┌─ Records for this exercise
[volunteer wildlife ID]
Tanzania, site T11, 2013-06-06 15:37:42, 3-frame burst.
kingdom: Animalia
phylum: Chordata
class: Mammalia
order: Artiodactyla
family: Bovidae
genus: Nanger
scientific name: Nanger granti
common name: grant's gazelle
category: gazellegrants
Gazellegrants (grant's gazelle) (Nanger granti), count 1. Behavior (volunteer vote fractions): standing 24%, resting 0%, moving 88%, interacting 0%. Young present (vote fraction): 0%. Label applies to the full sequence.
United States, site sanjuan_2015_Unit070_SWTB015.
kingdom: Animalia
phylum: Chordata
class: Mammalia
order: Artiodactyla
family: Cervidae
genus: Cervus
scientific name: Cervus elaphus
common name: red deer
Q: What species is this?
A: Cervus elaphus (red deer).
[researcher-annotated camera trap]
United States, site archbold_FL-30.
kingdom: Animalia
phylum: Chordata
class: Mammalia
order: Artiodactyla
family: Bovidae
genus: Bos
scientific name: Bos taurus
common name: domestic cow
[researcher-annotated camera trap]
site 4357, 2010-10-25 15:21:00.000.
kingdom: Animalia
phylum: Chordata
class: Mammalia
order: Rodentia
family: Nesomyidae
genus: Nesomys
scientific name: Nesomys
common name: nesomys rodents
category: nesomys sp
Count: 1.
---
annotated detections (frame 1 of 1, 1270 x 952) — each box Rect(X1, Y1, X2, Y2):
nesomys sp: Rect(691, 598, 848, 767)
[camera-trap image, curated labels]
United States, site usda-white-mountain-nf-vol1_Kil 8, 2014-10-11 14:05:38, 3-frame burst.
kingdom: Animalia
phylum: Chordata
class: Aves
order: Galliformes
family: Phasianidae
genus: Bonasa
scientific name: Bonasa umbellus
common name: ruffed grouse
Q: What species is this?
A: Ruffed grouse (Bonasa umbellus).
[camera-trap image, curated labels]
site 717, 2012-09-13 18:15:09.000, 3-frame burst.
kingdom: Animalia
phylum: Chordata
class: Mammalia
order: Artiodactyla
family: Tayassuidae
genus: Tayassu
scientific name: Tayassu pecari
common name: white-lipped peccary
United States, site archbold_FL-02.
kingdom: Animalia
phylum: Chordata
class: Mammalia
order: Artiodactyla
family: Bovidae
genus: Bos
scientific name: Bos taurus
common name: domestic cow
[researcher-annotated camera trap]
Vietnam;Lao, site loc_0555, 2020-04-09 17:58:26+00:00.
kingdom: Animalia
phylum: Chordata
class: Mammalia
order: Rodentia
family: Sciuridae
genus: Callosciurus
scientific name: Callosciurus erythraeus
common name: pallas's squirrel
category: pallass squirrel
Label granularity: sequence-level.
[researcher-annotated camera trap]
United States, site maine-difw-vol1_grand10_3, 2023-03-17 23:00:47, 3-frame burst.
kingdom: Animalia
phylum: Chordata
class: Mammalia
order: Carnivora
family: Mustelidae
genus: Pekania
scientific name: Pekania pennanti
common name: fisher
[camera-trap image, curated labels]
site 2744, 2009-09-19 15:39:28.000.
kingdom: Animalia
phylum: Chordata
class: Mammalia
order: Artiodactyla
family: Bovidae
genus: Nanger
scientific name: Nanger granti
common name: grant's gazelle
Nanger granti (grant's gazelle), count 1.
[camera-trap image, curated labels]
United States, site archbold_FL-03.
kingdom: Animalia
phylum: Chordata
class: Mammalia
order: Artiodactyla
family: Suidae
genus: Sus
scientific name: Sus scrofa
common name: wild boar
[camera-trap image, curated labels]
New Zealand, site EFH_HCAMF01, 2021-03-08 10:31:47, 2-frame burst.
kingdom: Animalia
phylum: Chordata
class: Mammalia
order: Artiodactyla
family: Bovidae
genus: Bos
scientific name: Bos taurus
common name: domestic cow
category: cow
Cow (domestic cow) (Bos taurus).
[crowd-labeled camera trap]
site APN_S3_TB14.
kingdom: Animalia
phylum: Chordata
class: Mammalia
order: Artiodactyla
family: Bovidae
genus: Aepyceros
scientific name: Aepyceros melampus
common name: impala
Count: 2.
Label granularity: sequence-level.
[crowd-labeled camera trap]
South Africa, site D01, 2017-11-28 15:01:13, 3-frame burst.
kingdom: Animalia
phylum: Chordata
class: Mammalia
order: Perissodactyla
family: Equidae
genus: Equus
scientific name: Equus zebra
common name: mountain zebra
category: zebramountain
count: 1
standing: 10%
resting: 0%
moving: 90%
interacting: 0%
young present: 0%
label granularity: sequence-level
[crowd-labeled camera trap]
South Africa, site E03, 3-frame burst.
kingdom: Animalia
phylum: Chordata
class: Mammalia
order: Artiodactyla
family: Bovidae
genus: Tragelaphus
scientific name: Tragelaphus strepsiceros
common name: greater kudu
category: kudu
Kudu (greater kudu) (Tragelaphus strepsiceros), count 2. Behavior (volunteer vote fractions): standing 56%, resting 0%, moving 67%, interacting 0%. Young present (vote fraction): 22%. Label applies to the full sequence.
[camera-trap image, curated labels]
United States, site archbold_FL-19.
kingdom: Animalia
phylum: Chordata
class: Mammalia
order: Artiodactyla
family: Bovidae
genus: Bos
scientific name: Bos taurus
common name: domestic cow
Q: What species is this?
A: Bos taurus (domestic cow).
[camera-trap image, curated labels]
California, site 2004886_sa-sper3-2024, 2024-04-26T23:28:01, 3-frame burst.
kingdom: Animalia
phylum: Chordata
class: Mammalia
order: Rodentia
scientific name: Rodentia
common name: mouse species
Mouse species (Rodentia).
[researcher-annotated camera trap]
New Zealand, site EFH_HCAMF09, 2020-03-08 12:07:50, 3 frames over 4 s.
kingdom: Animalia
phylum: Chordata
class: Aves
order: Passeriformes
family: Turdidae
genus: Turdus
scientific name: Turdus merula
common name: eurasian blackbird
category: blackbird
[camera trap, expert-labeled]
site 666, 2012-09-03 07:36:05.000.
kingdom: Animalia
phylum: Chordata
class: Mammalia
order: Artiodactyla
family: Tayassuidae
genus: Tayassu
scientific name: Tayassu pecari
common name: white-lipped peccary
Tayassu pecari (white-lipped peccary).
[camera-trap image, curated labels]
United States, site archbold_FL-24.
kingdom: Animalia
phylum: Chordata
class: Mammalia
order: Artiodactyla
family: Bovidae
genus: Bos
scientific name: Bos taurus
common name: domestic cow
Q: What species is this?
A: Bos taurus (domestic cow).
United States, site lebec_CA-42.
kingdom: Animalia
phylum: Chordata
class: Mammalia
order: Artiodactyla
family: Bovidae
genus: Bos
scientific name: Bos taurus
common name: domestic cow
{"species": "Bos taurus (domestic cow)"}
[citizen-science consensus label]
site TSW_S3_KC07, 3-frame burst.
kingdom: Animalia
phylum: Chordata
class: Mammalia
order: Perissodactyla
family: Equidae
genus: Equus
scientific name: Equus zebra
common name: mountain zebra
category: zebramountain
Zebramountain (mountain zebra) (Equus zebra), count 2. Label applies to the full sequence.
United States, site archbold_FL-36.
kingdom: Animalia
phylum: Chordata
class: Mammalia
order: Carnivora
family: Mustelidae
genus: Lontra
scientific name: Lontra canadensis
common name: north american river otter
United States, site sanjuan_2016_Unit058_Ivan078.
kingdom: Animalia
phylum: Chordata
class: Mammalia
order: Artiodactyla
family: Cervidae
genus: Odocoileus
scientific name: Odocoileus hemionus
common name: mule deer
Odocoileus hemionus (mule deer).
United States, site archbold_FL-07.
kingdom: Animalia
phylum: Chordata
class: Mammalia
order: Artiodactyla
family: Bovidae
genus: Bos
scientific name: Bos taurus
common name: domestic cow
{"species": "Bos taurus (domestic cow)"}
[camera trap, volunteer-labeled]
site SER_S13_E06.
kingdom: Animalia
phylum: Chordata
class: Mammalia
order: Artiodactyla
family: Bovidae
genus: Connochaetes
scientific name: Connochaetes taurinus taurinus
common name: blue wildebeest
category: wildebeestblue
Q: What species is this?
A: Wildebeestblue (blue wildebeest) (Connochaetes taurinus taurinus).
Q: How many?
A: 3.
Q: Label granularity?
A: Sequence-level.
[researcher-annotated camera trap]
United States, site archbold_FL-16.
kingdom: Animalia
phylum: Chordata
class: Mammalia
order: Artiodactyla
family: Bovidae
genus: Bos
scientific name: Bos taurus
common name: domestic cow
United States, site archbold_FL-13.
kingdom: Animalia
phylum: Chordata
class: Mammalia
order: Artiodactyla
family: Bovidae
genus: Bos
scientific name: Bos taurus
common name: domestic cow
└─
> [What you should do] Please show all lines from the entries that contain the word "Africa".

> [Response to the exercise]
South Africa, site D01, 2017-11-28 15:01:13, 3-frame burst.
South Africa, site E03, 3-frame burst.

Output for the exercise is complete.